* _Exercise inputs_:

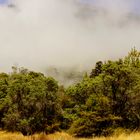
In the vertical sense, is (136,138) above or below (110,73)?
below

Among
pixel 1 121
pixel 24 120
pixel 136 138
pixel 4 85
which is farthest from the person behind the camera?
pixel 4 85

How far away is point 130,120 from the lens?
30703mm

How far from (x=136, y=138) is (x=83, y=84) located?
27.2 metres

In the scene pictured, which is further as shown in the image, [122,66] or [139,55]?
Answer: [139,55]

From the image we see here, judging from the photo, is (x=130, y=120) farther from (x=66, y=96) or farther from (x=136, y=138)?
(x=136, y=138)

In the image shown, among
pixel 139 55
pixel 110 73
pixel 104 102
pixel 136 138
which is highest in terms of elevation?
pixel 139 55

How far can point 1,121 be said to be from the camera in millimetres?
43031

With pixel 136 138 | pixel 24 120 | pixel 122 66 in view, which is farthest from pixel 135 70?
pixel 136 138

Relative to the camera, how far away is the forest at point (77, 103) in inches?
1217

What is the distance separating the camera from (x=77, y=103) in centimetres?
4203

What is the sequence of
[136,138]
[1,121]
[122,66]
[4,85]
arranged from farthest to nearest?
[4,85]
[1,121]
[122,66]
[136,138]

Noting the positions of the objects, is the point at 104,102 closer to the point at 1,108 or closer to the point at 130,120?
the point at 130,120

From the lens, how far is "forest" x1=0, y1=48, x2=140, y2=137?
30.9 metres

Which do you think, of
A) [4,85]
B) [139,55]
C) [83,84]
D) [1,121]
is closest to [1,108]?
[1,121]
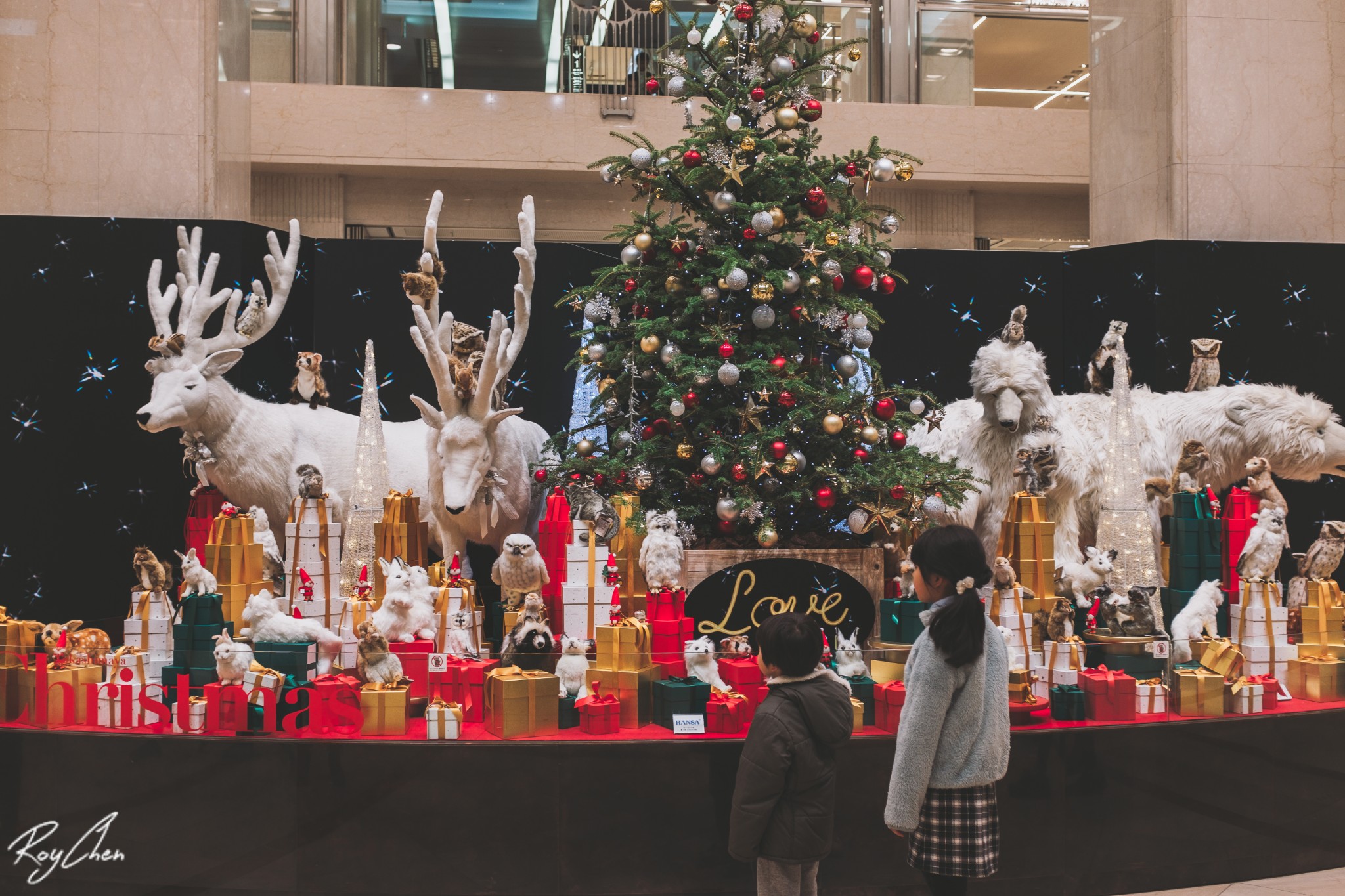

* _Exercise_:
Rewrite all of the data above, swapping "camera" for "viewer" and changing nothing else. Leave the pictures out.

* _Exercise answer_:
In the vertical sense, is (136,138) above or below (110,73)?
below

Among
pixel 1 121
pixel 24 120
pixel 136 138
pixel 4 85
which is farthest from the person behind the viewer?
pixel 4 85

How far away is point 130,120 from the lens?
30703mm

How far from (x=136, y=138) is (x=83, y=84) located?
27.2 metres

In the scene pictured, which is further as shown in the image, [122,66] or [139,55]?
Answer: [139,55]

From the image we see here, judging from the photo, is (x=130, y=120) farther from (x=66, y=96) or farther from (x=136, y=138)?
(x=136, y=138)

In the image shown, among
pixel 139 55
pixel 110 73
pixel 104 102
pixel 136 138
which is highest in terms of elevation?
pixel 139 55

How far can point 1,121 be said to be from the viewer in millimetres?
43031

With pixel 136 138 | pixel 24 120 | pixel 122 66 in view, which is farthest from pixel 135 70?
pixel 136 138

Relative to the viewer, how far away is the forest at point (77, 103) in inches?
1217

What is the distance separating the viewer from (x=77, y=103) in centimetres?
4203

What is the sequence of
[136,138]
[1,121]
[122,66]
[4,85]
arranged from farthest to nearest?
[4,85]
[1,121]
[122,66]
[136,138]

Noting the positions of the objects, is the point at 104,102 closer to the point at 1,108 or closer to the point at 130,120?
the point at 130,120

From the lens, how far is "forest" x1=0, y1=48, x2=140, y2=137?
30.9 metres

Which do you think, of
A) [4,85]
B) [139,55]
C) [83,84]
D) [1,121]
is closest to [1,108]?
[1,121]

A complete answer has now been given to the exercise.